Film

Not Your Typical Coming-Of-Age Films

Suburan Cult brings you five films that break the mould of what it means to become an adult

Directors love to churn out coming-of-age films, seeing them as almost an easy target. It’s not surprising since it’s such an explorative subject with endless amount of resources and themes to choose from to represent the generations of our future. Whether it’s the quintessential American High School comedies from American Pie to Mean Girls – or the characterisations of classic eighties archetypes in The Breakfast Club and Fast Times At Ridgemont High. Most coming-of-age films are a journey of self-acceptance and a desperate desire to find one’s identity. However, we as a human race are blessed with so many portrayals of what it means to become an adult even when the voice isn’t so definitive…

Here are 5 coming-of-age films in no particular order, that have broken constructs in stereotypes and strayed from the Hollywood script.

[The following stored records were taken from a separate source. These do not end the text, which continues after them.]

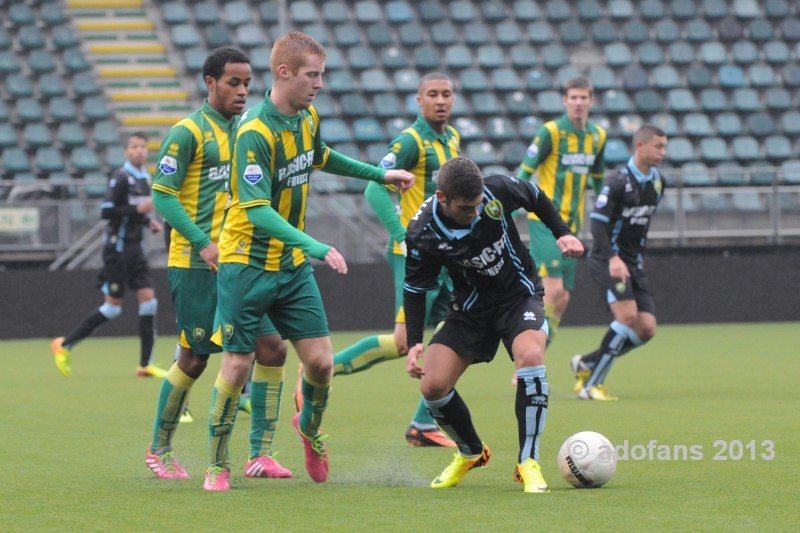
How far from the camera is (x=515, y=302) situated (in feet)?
16.6

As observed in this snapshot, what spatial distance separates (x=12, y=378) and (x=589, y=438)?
706 centimetres

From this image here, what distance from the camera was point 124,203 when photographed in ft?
34.4

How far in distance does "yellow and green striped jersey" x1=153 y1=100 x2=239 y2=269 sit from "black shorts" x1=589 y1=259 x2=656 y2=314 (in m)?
3.78

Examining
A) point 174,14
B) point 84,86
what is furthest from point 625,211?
point 174,14

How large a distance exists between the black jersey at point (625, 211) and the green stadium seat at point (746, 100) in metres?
12.9

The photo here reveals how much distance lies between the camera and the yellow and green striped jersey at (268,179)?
486 cm

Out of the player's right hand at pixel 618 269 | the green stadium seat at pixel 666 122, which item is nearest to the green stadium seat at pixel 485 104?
the green stadium seat at pixel 666 122

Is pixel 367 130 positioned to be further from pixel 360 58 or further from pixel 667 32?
pixel 667 32

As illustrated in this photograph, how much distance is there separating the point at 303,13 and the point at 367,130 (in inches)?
129

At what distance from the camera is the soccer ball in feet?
15.7

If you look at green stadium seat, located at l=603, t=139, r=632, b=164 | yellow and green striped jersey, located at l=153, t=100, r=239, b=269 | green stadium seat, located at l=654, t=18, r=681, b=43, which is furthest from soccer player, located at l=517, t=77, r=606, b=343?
green stadium seat, located at l=654, t=18, r=681, b=43

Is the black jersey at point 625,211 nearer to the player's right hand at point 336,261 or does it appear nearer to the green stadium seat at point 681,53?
the player's right hand at point 336,261

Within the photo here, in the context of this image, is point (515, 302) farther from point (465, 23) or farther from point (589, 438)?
point (465, 23)

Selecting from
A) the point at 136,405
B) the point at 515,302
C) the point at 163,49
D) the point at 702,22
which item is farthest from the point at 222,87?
the point at 702,22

1. The Tribe (2014) by Myroslav Slaboshpytskyi

Set in Ukraine and filmed entirely in sign language – the protagonist, Sergey enrols in a boarding school for the deaf. Ruled by a hierarchal gang with backdoor operations in robberies, prostitution and violence, Sergey is initiated into the hard group and falls deeper into their cut-throat community. However, the most surprisingly disturbing part of the film is the fact there is no score or soundtrack backing these savage scenes – sending chills to the spine when a woman aids a girl in a DIY abortion.

 

2. The Virgin Suicides (1990) by Sofia Coppola

All hail Sofia Coppola winning the Best Director Award for The Beguiled this year at Cannes Film Festival and making her the second woman to ever win. Her incredible representations of females in society have been praised throughout the years coming as no surprise that she directed the critically acclaimed Virgin Suicides by Jeffrey Eugenides. The dreamy noir film follows the lives of the beautiful Lisbon sisters from the eyes of the neighbourhood boys that reside opposite to their house. They worship them as Goddesses and view them as untouchable creatures whilst fantasising what could possibly be in their minds. Sound familiar?

 

3. The Diary Of A Teenage Girl (2015) by Marielle Heller

15 year old Minnie lives in 1970’s San Fransisco and she’s not your predictable fair-haired beauty. She is a real girl who tries to act like an adult but her character quickly falls through the cracks and we realise she is just a child. This film follows the naked emotions of a teenage girl’s sexual experiences with an older man, in this case – her mother’s boyfriend. Heller cleverly uses the fantasia of animations to give Minnie such an expressive voice as she winds through problems all teenage girls have and ends up loving herself completely.

 

4. Raw (2016) by Julia Ducournau

Written and directed by Julia Ducournau – the French-Belgian film is not for the faint hearted. Raw is a real metaphor for the brutal trials we go through to discover who we really are – even if it takes eating your sister’s finger. Justine is seduced in an almost erotic relationship with human skin when she betrays her vegetarian self, and becomes initiated in a hazing ritual at her first week of veterinary school. Forced to eat a piece of animal organ and she begins to battle her hunger with isolation before realising she’s not alone in her hanker for human flesh. Cannibalism aside – Justine goes through what every student has in their mind – fears of not being able to make friends or succeed academically, or even leaving school as a different person.

 

5. Moonlight (2016) by Barry Jenkins

Last but not least, our film of the year has given us so much to talk about. Told in three defining chapters in the life of a young black boy growing up in Miami. Like Raw, the surface is very different to what is being told underneath. Yes, he is fighting his sexuality, but it is deeply about the journey of his manhood and keeping hold of his identity. Barry Jenkins has told this story so softly and delivers spectacularly on being a not-so-typical coming-of-age film and as a visually striking portrayal of masculinity.